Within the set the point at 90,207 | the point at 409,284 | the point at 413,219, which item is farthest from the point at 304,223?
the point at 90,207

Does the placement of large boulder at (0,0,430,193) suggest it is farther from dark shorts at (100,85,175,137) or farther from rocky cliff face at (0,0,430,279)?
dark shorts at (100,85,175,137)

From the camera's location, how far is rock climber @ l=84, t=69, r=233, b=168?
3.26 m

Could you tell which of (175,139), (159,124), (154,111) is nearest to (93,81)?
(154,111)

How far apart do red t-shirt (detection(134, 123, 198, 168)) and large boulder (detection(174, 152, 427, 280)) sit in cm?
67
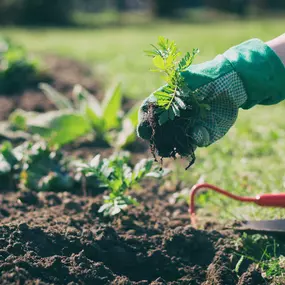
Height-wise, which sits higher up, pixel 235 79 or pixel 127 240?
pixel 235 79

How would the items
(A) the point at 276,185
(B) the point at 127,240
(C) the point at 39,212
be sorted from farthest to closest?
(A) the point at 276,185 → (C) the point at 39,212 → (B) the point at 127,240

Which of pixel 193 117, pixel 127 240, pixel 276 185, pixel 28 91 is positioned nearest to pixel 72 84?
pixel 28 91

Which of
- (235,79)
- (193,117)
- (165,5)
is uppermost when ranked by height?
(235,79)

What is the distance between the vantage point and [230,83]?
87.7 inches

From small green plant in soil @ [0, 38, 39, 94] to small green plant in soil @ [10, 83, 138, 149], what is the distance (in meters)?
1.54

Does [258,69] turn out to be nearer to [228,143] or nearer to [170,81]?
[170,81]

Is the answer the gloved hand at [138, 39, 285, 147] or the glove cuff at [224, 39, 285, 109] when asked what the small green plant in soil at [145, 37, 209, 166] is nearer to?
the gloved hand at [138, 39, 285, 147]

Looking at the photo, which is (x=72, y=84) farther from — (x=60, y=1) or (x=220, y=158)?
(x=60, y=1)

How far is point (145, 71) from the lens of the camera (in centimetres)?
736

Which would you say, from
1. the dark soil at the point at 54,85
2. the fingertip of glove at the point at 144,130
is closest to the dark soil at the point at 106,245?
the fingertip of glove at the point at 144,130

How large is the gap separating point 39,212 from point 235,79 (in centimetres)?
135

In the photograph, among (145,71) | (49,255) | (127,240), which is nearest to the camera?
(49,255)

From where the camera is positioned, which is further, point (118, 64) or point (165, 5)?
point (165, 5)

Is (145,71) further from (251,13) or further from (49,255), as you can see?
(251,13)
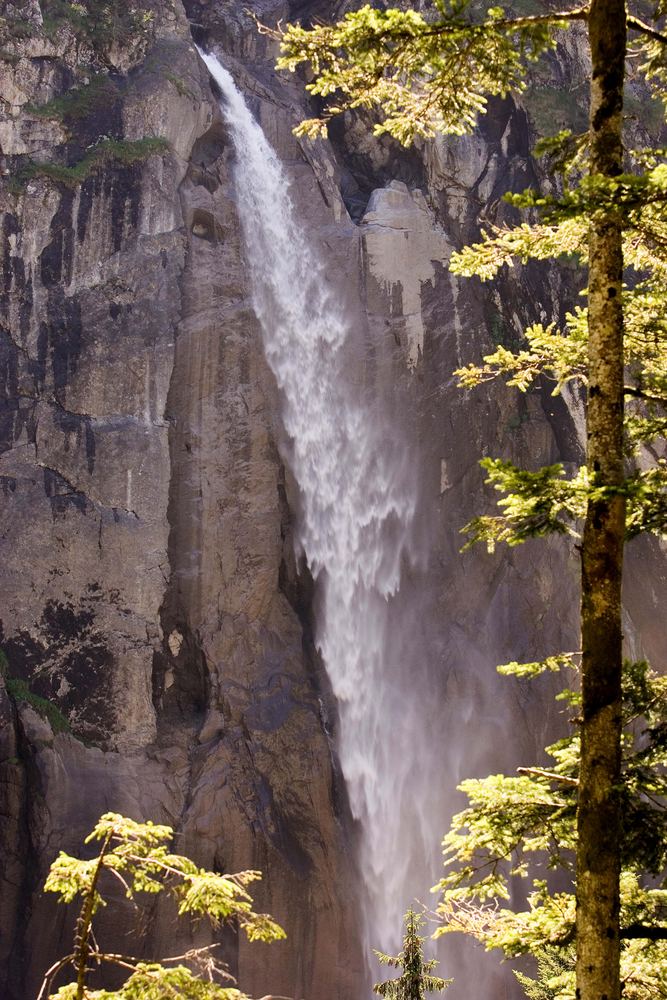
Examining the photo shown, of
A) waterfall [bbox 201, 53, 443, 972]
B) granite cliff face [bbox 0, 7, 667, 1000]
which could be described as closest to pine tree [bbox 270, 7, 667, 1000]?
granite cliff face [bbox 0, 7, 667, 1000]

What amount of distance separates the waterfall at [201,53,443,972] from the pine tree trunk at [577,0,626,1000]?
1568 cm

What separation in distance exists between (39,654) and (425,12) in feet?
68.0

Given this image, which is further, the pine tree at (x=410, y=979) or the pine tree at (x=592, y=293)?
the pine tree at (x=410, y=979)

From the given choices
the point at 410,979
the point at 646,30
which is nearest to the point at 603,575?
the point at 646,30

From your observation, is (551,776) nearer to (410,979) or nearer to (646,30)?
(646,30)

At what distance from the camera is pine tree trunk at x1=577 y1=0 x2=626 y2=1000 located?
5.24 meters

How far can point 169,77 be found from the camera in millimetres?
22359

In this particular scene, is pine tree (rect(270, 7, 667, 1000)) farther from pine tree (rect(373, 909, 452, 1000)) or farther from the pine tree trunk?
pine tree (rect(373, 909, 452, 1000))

——

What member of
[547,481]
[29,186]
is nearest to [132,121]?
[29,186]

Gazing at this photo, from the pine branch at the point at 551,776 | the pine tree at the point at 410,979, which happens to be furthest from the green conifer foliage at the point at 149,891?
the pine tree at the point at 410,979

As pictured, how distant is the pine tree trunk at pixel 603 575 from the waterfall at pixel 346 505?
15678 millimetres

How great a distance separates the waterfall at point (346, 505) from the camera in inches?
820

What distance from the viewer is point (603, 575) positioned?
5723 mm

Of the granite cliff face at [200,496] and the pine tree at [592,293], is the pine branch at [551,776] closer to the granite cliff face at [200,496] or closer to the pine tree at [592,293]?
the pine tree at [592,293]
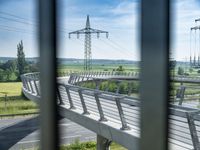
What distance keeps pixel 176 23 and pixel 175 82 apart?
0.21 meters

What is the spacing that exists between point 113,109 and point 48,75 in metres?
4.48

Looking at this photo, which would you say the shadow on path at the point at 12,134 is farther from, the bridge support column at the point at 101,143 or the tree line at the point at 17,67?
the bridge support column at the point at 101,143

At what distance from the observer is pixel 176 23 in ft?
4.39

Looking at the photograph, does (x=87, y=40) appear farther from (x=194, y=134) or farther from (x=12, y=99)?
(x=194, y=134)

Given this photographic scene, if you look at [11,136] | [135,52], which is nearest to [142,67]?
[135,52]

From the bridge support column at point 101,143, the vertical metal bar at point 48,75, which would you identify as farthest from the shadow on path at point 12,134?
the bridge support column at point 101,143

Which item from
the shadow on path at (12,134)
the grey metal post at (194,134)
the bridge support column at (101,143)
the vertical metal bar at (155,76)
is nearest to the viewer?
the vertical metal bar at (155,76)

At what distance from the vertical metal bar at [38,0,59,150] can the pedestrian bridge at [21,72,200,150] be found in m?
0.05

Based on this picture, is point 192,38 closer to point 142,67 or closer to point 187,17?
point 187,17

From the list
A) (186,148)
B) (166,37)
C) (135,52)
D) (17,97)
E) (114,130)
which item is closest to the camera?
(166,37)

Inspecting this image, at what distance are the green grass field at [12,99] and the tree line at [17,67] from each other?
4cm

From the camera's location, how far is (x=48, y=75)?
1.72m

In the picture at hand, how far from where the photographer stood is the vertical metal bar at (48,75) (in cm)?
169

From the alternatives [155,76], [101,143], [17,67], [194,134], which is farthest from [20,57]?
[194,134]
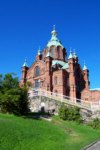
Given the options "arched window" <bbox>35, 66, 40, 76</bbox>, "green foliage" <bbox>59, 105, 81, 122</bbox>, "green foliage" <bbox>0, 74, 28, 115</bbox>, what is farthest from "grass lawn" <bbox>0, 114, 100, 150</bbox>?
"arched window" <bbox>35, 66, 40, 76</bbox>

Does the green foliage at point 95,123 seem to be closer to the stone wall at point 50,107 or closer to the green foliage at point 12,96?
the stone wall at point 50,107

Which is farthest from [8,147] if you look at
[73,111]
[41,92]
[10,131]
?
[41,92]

——

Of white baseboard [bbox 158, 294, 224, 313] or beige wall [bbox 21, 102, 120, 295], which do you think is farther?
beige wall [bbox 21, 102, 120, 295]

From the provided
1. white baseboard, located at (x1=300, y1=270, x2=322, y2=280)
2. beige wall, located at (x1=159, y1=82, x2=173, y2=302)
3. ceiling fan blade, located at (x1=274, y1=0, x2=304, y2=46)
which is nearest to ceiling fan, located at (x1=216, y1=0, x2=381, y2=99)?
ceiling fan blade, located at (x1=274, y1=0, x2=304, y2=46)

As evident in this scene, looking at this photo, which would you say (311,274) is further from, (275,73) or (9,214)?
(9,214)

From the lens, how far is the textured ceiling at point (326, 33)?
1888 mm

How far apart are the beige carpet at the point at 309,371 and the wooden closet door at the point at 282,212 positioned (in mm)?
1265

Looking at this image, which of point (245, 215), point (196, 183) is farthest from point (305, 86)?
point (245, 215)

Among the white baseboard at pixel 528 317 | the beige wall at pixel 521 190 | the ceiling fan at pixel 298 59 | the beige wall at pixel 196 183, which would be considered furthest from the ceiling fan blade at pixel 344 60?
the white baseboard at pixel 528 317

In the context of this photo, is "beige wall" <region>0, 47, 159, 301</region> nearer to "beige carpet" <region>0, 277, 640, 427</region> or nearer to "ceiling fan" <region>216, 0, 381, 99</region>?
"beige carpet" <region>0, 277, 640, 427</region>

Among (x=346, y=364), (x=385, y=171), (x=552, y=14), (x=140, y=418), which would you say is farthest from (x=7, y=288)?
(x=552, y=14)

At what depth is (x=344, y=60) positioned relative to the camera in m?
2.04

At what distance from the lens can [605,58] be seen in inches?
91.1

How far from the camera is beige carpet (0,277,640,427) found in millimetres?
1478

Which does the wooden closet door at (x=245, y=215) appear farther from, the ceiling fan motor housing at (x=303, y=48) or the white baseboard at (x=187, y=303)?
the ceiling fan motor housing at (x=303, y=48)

——

Report how many lines of the data above contain the string "rect". Treat uppercase and lowercase letters as distinct, and give only the number.

2